### [Directions for this task]
Render the records as a Markdown table with the columns Row and Text, starting at the line that contains "Of <bbox>6, 0, 1024, 679</bbox>: green" and running through the end of the records, both ends included. Number each line in Row and leave out blank lines.
>> Begin Records to process
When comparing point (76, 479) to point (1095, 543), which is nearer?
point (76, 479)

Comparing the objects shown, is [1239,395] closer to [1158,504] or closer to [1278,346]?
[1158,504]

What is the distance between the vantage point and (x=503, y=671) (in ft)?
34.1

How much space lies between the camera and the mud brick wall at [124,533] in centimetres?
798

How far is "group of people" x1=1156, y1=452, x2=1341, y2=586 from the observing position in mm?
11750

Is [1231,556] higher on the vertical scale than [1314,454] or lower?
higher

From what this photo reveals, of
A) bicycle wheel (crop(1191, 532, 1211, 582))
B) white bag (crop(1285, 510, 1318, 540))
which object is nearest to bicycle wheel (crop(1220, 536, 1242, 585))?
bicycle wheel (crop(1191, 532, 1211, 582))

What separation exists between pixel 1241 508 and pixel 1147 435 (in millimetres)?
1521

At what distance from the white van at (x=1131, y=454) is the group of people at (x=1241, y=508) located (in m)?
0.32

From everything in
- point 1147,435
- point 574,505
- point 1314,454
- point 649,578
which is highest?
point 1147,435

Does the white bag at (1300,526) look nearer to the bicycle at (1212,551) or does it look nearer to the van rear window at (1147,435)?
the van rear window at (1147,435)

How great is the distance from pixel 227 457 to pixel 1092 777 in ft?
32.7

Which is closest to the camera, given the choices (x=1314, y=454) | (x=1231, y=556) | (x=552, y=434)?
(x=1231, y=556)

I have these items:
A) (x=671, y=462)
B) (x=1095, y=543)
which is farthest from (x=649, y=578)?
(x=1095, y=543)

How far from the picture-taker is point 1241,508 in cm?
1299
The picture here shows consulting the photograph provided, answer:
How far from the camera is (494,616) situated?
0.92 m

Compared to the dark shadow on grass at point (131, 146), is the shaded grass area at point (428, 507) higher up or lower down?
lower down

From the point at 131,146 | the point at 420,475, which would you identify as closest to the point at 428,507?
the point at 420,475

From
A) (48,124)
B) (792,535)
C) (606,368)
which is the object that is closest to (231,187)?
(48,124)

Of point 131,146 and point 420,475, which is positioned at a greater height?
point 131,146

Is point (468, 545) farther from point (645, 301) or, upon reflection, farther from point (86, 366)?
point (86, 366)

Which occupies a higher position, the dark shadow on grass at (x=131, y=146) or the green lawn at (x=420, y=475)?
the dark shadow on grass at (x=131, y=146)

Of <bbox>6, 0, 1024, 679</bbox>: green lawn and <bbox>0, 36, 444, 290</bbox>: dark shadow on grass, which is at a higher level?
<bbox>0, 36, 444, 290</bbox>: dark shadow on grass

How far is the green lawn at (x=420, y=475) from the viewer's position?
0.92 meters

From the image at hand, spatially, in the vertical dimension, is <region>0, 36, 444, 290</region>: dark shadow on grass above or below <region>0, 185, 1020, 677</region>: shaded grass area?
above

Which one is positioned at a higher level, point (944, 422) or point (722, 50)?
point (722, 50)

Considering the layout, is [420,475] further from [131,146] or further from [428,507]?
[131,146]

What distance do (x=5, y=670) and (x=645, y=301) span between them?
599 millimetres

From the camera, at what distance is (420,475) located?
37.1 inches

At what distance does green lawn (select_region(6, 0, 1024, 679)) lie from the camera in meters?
>> End Records to process
### [Output below]
| Row | Text |
|---|---|
| 1 | Of <bbox>6, 0, 1024, 679</bbox>: green lawn and <bbox>0, 36, 444, 290</bbox>: dark shadow on grass, which is at a higher level? |
| 2 | <bbox>0, 36, 444, 290</bbox>: dark shadow on grass |
| 3 | How far is the green lawn at (x=420, y=475) from the viewer's position? |
| 4 | 0.92 meters |
| 5 | From the image at hand, spatially, in the vertical dimension, is <region>0, 36, 444, 290</region>: dark shadow on grass above or below <region>0, 185, 1020, 677</region>: shaded grass area? |
| 6 | above |
| 7 | Which one is positioned at a higher level, point (944, 422) or point (722, 50)? |
| 8 | point (722, 50) |
| 9 | Considering the layout, is [420,475] further from [131,146] or further from [428,507]? |
| 10 | [131,146] |
| 11 | What distance do (x=5, y=670) and (x=645, y=301) span between them? |
| 12 | 599 millimetres |
| 13 | From the camera, at what distance is (420,475) located? |
| 14 | 37.1 inches |
| 15 | At what distance does green lawn (select_region(6, 0, 1024, 679)) lie from the camera in meters? |